ドルを売っている投資家に言いたいこと

ドルが下落している。ドル円は一時110円を割り込む勢いであり、今は少し反発しているものの、バランスシート縮小という量的引き締め開始を強調したFOMC会合や、良好なアメリカのGDP統計の発表後にもドル安で反応するなど、市場のドルに対する反応はドル円の実際の水準よりもドル安側、つまり低金利側に寄っている。

ドル円のチャートは以下のようになっている。

しかし、ドルを売っている投資家に言いたいことがある。今の市場の反応が織り込もうとしているもの、今市場が目指しているものとは、米国株が市場最高値を更新し続け、GDPが良好に推移するにもかかわらず、Fed(連邦準備制度)が利上げを躊躇ったままであり、しかもバランスシート縮小も小規模なもので留まり続け、結果低金利が維持されるという夢のようなシナリオである。

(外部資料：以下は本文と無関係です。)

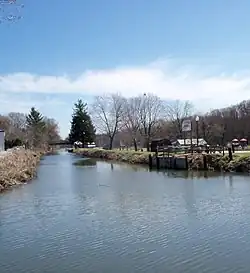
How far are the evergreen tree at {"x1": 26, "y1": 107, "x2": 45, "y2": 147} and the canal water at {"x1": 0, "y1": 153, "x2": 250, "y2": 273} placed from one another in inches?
2481

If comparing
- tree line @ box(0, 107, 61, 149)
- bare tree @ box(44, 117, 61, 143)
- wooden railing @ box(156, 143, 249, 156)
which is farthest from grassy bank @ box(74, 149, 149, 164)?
bare tree @ box(44, 117, 61, 143)

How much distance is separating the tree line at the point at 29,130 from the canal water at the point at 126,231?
54086mm

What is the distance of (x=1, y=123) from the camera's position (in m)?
84.4

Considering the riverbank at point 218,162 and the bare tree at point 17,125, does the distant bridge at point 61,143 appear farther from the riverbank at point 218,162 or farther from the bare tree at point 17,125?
the riverbank at point 218,162

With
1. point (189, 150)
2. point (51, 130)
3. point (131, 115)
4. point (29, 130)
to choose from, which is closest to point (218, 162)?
point (189, 150)

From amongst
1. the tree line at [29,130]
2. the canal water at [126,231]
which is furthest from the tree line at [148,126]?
the canal water at [126,231]

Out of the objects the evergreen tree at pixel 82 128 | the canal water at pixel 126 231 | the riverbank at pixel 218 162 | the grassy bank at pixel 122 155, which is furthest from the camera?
the evergreen tree at pixel 82 128

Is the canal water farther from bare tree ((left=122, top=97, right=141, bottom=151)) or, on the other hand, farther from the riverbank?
bare tree ((left=122, top=97, right=141, bottom=151))

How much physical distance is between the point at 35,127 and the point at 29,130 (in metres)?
2.84

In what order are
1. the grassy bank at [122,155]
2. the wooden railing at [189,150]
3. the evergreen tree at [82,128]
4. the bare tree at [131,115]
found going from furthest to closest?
1. the evergreen tree at [82,128]
2. the bare tree at [131,115]
3. the grassy bank at [122,155]
4. the wooden railing at [189,150]

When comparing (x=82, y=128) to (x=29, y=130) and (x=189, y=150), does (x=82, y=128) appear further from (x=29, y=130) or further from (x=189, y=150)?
(x=189, y=150)

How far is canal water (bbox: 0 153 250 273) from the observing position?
409 inches

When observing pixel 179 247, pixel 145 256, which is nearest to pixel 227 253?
pixel 179 247

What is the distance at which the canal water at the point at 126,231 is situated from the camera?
1039 cm
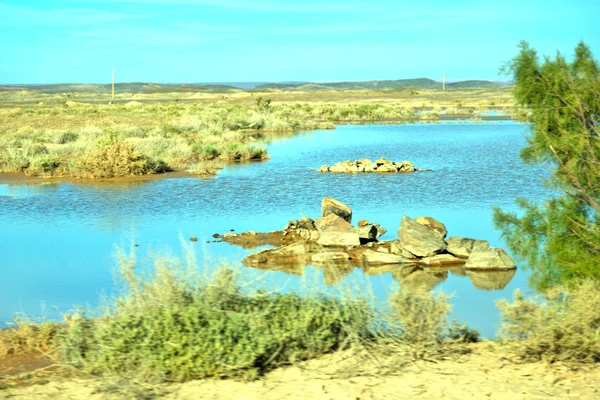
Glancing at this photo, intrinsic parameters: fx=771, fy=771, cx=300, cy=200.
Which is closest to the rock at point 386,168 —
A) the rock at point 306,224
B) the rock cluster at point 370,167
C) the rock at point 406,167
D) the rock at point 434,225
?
the rock cluster at point 370,167

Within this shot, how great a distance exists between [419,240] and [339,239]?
1676 mm

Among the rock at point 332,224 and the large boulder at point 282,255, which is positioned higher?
the rock at point 332,224

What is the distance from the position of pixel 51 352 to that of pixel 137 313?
53.5 inches

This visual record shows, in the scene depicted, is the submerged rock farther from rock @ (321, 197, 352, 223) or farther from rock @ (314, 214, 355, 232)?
rock @ (321, 197, 352, 223)

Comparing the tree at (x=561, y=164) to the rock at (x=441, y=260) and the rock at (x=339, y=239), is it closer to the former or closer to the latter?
the rock at (x=441, y=260)

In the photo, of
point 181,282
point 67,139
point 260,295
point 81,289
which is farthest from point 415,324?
point 67,139

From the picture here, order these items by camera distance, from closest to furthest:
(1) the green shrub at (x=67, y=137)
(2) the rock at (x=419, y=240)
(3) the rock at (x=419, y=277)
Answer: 1. (3) the rock at (x=419, y=277)
2. (2) the rock at (x=419, y=240)
3. (1) the green shrub at (x=67, y=137)

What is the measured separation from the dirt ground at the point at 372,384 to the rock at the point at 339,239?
25.0 feet

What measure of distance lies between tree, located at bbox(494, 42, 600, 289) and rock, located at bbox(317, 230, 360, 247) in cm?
527

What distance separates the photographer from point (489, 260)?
43.8 ft

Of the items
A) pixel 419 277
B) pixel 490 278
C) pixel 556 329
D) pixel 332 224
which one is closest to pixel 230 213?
pixel 332 224

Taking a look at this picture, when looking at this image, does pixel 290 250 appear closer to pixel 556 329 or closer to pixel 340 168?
pixel 556 329

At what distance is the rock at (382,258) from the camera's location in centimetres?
1392

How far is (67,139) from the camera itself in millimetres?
35562
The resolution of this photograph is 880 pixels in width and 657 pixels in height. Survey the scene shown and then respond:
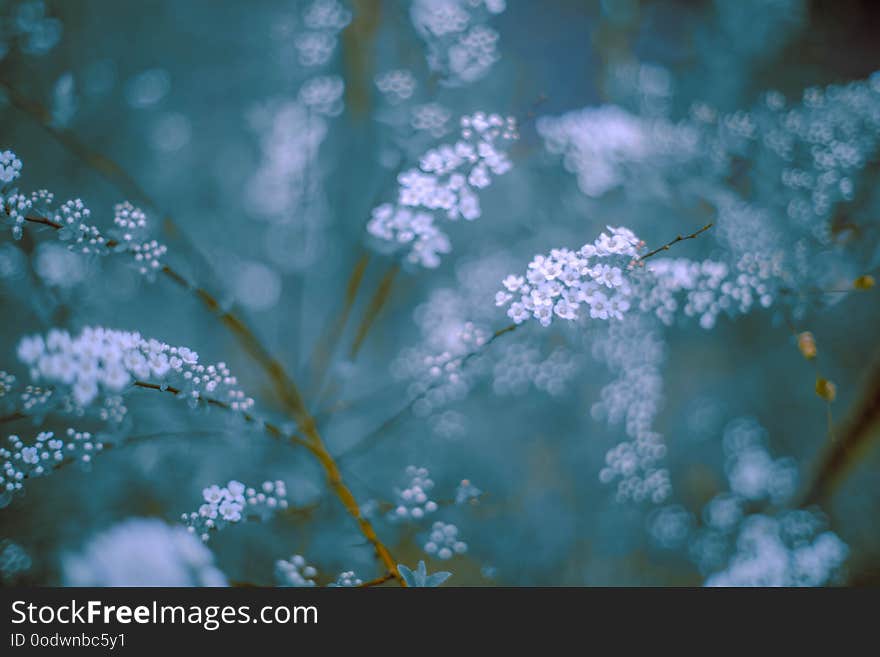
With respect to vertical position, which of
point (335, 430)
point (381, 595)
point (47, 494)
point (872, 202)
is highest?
point (872, 202)

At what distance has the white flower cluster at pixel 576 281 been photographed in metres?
0.70

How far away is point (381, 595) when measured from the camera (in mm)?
758

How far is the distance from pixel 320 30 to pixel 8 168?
88cm

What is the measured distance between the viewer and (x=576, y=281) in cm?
70

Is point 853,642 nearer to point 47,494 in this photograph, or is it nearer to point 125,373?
point 125,373

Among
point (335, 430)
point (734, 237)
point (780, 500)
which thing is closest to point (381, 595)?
point (335, 430)

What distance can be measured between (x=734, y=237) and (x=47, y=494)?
1479 millimetres

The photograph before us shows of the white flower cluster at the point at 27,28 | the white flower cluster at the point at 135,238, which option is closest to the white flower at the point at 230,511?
the white flower cluster at the point at 135,238

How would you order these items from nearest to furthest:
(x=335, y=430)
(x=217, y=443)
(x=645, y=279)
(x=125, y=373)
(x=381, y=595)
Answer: (x=125, y=373) → (x=381, y=595) → (x=645, y=279) → (x=217, y=443) → (x=335, y=430)

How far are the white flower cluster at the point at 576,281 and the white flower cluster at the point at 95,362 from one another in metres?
0.44

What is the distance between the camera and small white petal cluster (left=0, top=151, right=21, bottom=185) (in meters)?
0.66

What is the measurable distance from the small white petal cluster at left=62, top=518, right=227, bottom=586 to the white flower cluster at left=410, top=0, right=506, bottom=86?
0.95 m

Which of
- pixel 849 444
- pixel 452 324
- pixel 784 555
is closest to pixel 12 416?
pixel 452 324

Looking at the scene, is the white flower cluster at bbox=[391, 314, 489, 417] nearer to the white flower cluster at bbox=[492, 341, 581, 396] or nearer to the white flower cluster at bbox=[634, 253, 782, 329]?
the white flower cluster at bbox=[492, 341, 581, 396]
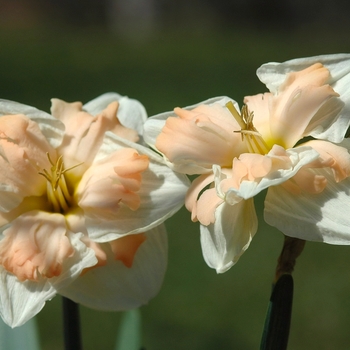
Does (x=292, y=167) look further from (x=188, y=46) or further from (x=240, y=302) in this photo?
(x=188, y=46)

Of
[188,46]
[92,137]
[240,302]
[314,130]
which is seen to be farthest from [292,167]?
[188,46]

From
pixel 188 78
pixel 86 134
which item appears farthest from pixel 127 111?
pixel 188 78

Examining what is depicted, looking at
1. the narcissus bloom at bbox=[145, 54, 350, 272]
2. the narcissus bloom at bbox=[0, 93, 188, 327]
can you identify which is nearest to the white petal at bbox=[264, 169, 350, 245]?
the narcissus bloom at bbox=[145, 54, 350, 272]

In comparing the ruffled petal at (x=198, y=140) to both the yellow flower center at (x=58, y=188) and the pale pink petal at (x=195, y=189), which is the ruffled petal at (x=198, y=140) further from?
the yellow flower center at (x=58, y=188)

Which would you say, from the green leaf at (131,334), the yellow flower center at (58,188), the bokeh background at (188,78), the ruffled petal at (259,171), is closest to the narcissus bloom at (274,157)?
the ruffled petal at (259,171)

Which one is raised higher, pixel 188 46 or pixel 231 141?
pixel 231 141

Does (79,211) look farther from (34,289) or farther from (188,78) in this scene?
(188,78)
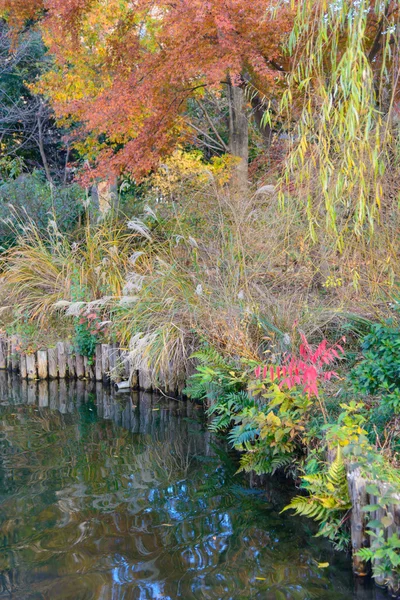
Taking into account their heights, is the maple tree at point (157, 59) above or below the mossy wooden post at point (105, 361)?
above

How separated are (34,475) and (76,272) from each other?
3846mm

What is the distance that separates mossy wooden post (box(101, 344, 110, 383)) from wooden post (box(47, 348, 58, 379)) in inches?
30.0

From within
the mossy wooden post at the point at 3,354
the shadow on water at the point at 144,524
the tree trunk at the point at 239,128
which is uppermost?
the tree trunk at the point at 239,128

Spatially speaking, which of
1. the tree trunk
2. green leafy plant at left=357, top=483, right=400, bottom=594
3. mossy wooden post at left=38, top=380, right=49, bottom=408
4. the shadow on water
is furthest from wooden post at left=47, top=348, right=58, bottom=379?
green leafy plant at left=357, top=483, right=400, bottom=594

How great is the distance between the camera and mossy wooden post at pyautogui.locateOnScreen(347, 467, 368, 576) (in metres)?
3.20

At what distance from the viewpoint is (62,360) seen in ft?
25.9

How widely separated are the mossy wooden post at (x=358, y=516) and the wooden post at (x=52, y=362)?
533 centimetres

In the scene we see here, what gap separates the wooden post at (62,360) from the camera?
25.6 feet

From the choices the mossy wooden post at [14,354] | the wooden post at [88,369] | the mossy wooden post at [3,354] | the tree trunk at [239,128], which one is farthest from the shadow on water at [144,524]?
the tree trunk at [239,128]

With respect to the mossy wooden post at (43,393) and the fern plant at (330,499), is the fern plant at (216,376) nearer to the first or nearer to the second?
the fern plant at (330,499)

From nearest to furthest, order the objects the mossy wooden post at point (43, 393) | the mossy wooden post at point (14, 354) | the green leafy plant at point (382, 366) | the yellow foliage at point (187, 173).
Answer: the green leafy plant at point (382, 366) < the mossy wooden post at point (43, 393) < the mossy wooden post at point (14, 354) < the yellow foliage at point (187, 173)

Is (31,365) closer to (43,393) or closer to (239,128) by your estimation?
(43,393)

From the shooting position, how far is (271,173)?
8.43m

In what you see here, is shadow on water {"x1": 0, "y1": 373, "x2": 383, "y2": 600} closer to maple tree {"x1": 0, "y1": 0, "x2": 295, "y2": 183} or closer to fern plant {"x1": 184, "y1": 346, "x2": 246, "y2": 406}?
fern plant {"x1": 184, "y1": 346, "x2": 246, "y2": 406}
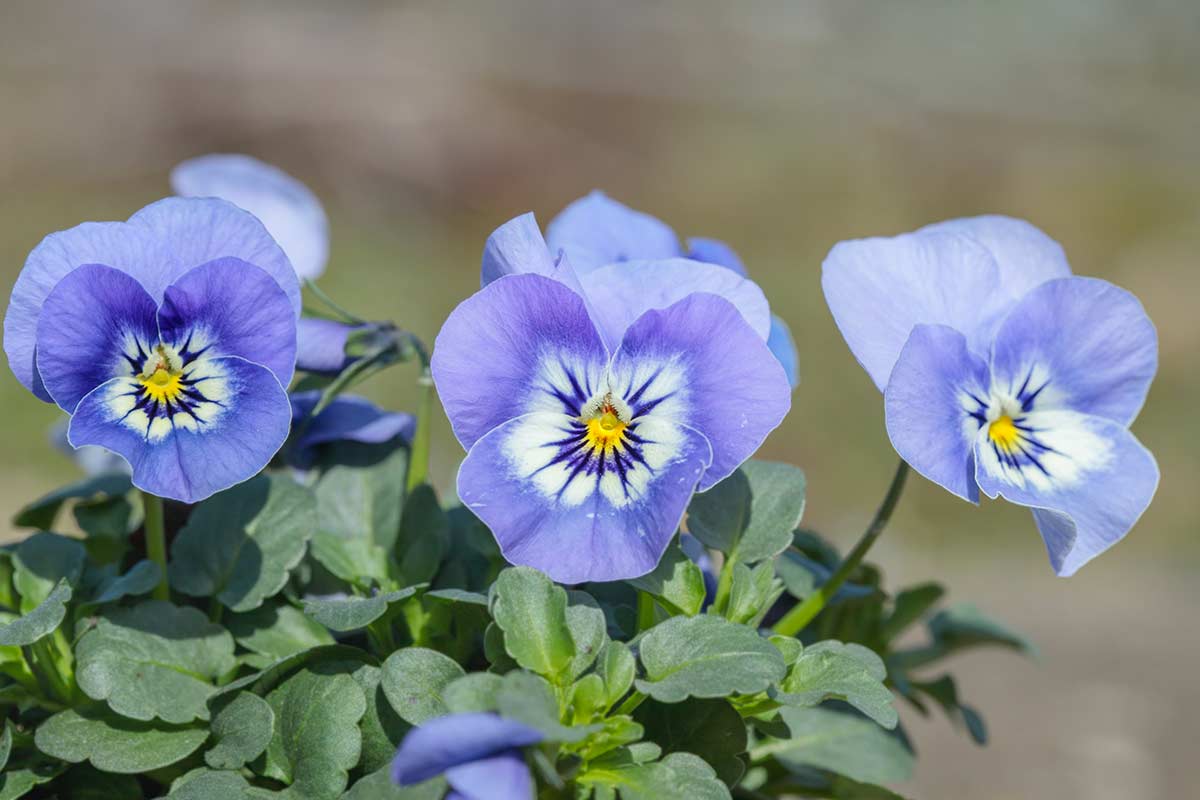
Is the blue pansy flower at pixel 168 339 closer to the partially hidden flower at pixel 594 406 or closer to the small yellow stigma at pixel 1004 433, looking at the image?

しかしはっきり言っておくが、そのようなシナリオは存在しない。株式市場が上昇を続け、GDPも良好に推移している中、Fedが金融引き締めを保留にし続けるような理由はない。

良好なGDPのもとでドル安と米国株高が両方続くような状況は、少なくとも何処かが破綻する運命なのである。

リーマンショックさえ経験したことのない若手が投資銀行などで多数トレーディングを行う中、そうした市場参加者で構成される今の金融市場は、金利上昇局面がどういうものかを忘れているか、あるいはそもそも全く経験したことがないのである。だから低金利がいつまでも続くものだと盲目的に思い込んでいる。それが今のドル安の正体である。

市場の夢のような楽観が行き着くところまで行ってしまうのであれば、それはそれで構わない。しかし短期的な市場の動きも、低金利相場の後に始まる長期的なトレンドを無視することは出来ないだろう。これまで書いてきた通りである。